EXERCISE GOAL -> Copy the beekeeping thread's passage starting at "# General beekeeping" and ending at "and Galloway. Thanks.", swapping "orchard" for "garden".

PASSAGE SHOWN ->
# General beekeeping > Starting out >  Can anybody help please?

## Dotty

We have an old wooden beehive in our orchard that has not been used in many years. However today I noticed that there are a lot of bees in and around it. I am quite happy to keep and care for them, go on a course etc, etc but I need help now as I have no idea what if anything needs to be done for them at the moment. Any advice please? We are near Laurieston in Dumfries and Galloway. Thanks.

----------


## Mellifera Crofter

That sounds as though the bees have found, or are contemplating, a good home, Dotty.  Look on the SBA website for the nearest beekeeping association to you.  They have a clickable map here.

Kitta

----------


## Dotty

Thanks for that. I have looked them up and the nearest is Dumfries thanks

----------


## Neils

Dotty,

To follow on from Kitta's advice, in the first instance it might be worth asking if one of the members can come and have a look at the situation. As admirable as the intent is, it's not a trivial undertaking to being beekeeping and it might at least be worth establishing at the moment whether there is actually a colony in there to look after.

If the potential is enough of a catalyst to spark your interest though then grab the opportunity  :Smile:

----------


## The Drone Ranger

Hi Dotty
bees at bottom.jpg
This book is a nice read and a good introduction to beekeeping
You can get it online lots of places
It doesn't cover diseases and pests 
For that I would go to http://www.nationalbeeunit.com/index.cfm?sectionid=24
That way the info is up to date and free

----------

GIVEN RECORDS ->
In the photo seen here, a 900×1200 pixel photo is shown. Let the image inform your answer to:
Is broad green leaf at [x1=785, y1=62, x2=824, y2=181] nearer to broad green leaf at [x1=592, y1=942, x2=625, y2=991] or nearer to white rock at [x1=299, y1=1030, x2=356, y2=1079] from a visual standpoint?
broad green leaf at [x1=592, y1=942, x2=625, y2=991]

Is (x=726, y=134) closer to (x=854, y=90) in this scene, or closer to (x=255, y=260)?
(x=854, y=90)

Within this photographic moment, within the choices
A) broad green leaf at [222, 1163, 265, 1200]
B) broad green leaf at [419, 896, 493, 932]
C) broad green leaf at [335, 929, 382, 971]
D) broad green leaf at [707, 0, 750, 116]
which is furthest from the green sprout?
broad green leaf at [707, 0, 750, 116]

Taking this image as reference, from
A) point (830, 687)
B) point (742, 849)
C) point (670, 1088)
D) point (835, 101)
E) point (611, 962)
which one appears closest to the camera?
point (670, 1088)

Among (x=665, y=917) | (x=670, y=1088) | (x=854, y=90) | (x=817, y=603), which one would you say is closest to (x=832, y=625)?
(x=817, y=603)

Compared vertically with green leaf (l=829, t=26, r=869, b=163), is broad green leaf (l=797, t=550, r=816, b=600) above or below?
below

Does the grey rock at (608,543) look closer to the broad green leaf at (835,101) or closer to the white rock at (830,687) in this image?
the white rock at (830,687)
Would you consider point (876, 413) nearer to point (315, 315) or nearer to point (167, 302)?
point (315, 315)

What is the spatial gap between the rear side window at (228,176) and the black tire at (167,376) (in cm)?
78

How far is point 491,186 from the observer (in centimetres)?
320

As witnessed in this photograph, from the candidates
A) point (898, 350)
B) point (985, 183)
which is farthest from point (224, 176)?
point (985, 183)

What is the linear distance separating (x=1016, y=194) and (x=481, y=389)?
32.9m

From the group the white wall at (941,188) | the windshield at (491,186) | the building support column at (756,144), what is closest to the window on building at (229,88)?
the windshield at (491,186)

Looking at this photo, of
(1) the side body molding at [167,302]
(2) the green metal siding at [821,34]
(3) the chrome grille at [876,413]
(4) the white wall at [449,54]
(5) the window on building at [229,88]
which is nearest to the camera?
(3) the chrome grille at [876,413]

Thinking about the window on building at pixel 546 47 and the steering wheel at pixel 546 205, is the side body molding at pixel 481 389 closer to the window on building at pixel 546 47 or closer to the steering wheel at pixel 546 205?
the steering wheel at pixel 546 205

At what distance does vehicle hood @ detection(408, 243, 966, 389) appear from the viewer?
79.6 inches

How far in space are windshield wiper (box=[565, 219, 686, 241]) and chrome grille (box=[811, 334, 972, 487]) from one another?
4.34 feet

TASK SOLUTION ->
# General beekeeping > Starting out >  Can anybody help please?

## Dotty

We have an old wooden beehive in our garden that has not been used in many years. However today I noticed that there are a lot of bees in and around it. I am quite happy to keep and care for them, go on a course etc, etc but I need help now as I have no idea what if anything needs to be done for them at the moment. Any advice please? We are near Laurieston in Dumfries and Galloway. Thanks.